◆ WORK TO BE COMPLETED ◆
Find the line containing "How much distance", then output it and every line after it through the end of the listing below, exactly as written.

(Scene question records)
>> Start

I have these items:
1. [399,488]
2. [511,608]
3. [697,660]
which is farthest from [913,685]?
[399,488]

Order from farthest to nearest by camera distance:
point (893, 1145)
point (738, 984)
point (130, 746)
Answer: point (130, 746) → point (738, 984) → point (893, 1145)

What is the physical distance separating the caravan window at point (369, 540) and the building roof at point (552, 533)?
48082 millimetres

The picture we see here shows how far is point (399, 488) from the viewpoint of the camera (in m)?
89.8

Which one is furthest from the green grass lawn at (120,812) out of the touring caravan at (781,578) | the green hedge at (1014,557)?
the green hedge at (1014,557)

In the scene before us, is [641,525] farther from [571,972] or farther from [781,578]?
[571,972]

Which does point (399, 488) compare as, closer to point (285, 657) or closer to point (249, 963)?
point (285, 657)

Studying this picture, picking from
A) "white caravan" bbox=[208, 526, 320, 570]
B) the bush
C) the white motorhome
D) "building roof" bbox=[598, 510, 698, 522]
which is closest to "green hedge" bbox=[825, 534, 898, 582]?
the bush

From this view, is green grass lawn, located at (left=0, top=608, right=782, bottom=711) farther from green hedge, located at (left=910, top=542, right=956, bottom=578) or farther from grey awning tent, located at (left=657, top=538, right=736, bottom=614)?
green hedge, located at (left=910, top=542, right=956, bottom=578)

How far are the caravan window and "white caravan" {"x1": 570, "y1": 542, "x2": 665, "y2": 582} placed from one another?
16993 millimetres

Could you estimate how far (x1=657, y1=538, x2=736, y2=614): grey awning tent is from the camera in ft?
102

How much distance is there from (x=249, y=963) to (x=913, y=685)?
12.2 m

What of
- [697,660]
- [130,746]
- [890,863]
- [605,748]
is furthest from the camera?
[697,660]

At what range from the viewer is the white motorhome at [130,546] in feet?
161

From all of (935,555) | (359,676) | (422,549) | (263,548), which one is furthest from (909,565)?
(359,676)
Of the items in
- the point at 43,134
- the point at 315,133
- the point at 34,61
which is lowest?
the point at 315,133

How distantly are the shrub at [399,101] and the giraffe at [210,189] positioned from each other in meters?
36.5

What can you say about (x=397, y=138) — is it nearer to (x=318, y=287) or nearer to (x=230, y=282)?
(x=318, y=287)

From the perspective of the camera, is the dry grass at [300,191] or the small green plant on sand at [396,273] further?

>> End

◆ THE OUTPUT ◆
How much distance is there from (x=249, y=963) to (x=913, y=685)?
12.2 m

What of
- [697,660]
- [130,746]
- [890,863]
- [605,748]
is furthest from the camera?
[697,660]

At what range from the viewer is the white motorhome at [130,546] in feet?
161

From all of (935,555) | (359,676) | (422,549) | (263,548), which one is furthest from (909,565)?
(359,676)
Of the items in
- the point at 43,134
- the point at 315,133
- the point at 34,61
which is lowest?
the point at 315,133

How distantly are the shrub at [399,101] and the giraffe at [210,189] positioned from each other in meters?
36.5

What can you say about (x=397, y=138) — is it nearer to (x=318, y=287) or nearer to (x=230, y=282)?
(x=318, y=287)

From the perspective of the camera, is the dry grass at [300,191] or the small green plant on sand at [396,273] further?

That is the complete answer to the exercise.